WORK REQUIRED: Pull out every line below that contains the word "between", and copy each of those lines in full.

** Start THE DATA **

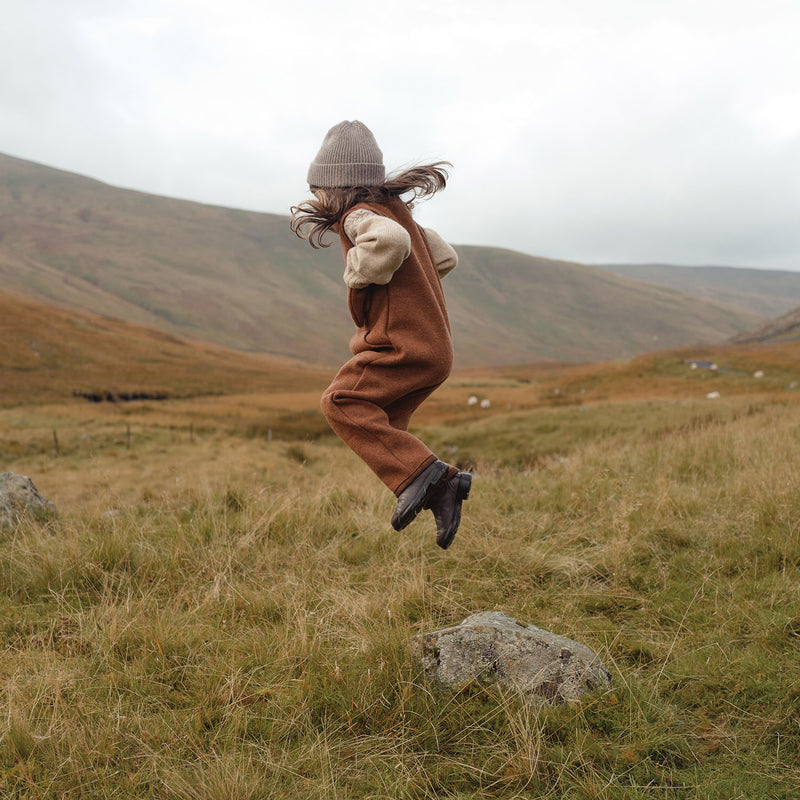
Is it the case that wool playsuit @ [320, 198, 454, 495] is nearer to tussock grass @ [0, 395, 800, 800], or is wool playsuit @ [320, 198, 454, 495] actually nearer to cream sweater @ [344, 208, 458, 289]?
cream sweater @ [344, 208, 458, 289]

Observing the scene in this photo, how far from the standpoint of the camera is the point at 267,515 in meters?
5.39

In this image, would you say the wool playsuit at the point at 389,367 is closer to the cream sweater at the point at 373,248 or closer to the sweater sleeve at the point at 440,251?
the cream sweater at the point at 373,248

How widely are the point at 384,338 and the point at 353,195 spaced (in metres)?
0.85

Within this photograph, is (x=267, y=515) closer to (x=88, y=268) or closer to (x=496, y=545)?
(x=496, y=545)

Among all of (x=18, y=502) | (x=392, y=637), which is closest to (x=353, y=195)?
(x=392, y=637)

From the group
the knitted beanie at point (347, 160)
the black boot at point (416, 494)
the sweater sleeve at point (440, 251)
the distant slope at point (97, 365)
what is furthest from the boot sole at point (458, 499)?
the distant slope at point (97, 365)

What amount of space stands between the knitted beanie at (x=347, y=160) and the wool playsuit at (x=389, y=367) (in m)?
0.19

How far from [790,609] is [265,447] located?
21.7 metres

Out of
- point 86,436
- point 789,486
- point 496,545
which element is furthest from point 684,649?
point 86,436

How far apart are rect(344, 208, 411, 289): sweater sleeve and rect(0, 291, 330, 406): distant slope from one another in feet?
120

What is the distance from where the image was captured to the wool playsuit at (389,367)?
3.39 metres

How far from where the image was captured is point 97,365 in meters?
52.6

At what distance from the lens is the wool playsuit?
133 inches

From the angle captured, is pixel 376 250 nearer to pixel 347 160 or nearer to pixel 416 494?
pixel 347 160
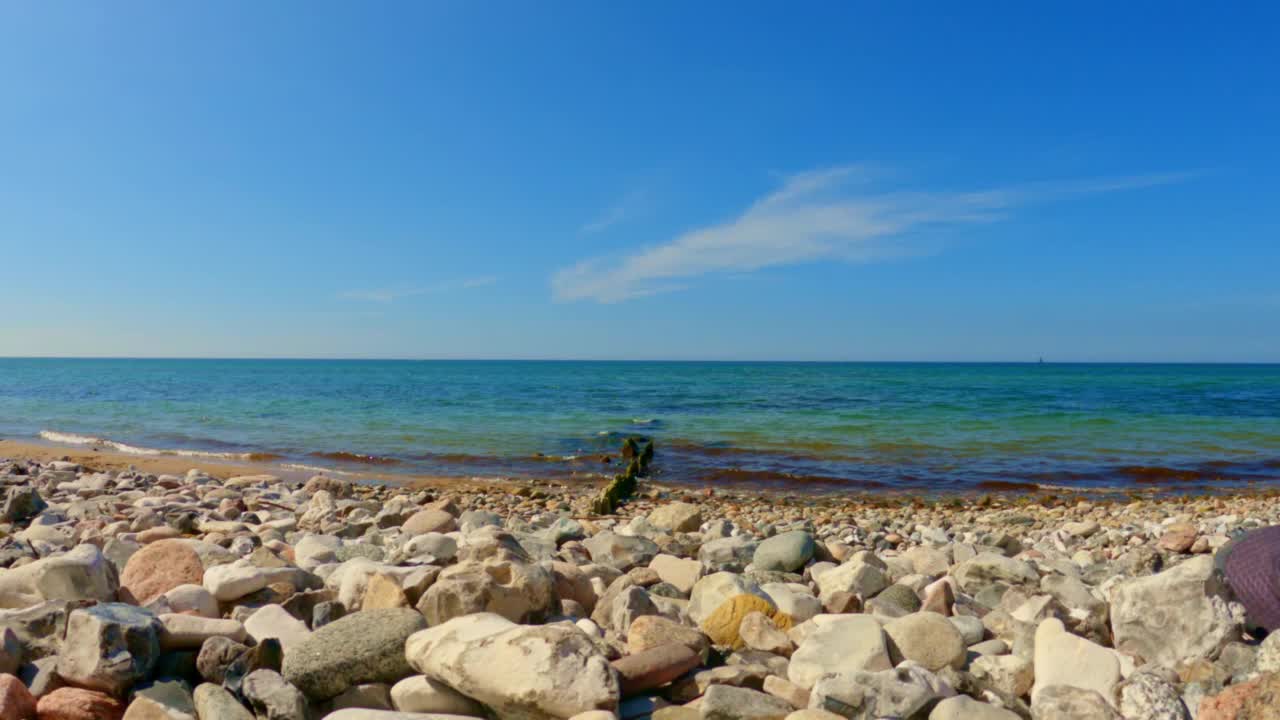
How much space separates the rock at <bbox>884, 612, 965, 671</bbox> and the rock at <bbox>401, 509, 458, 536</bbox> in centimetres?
368

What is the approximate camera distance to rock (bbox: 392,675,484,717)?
2404mm

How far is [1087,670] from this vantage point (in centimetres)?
252

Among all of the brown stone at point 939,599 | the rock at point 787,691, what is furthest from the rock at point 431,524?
the rock at point 787,691

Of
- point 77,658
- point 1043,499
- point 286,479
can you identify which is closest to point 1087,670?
point 77,658

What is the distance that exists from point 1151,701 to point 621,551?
306 cm

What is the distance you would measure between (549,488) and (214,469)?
5880 millimetres

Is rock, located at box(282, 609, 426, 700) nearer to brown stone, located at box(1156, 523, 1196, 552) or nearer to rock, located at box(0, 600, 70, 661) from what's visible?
rock, located at box(0, 600, 70, 661)

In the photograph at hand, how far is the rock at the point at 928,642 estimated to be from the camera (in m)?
2.77

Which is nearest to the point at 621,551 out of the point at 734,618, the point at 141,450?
the point at 734,618

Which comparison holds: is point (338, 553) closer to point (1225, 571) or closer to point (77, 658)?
point (77, 658)

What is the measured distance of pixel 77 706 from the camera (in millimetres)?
2379

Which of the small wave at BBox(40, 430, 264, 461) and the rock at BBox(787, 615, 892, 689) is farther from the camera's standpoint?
the small wave at BBox(40, 430, 264, 461)

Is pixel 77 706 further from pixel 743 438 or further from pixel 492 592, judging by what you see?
pixel 743 438

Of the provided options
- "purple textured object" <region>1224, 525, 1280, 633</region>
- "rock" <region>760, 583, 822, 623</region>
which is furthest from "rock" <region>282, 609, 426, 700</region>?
"purple textured object" <region>1224, 525, 1280, 633</region>
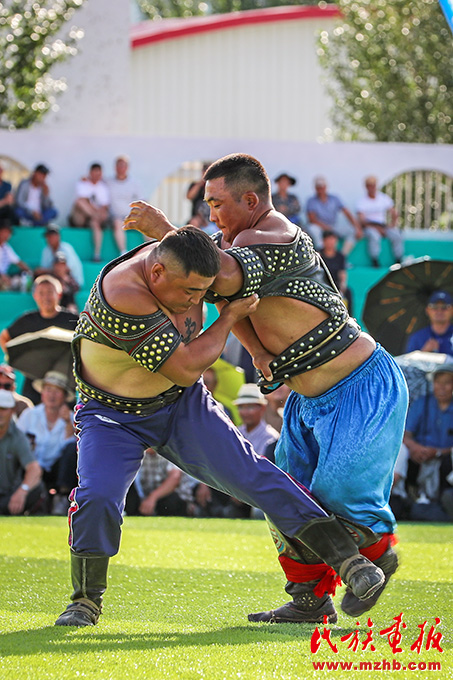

** End THE DATA **

FULL SOLUTION:
What amount of space stands between the knitted beanie at (x=347, y=160) and the wool playsuit at (x=389, y=367) (in m)?
What is the distance you would measure between (549,488) and (214,469)?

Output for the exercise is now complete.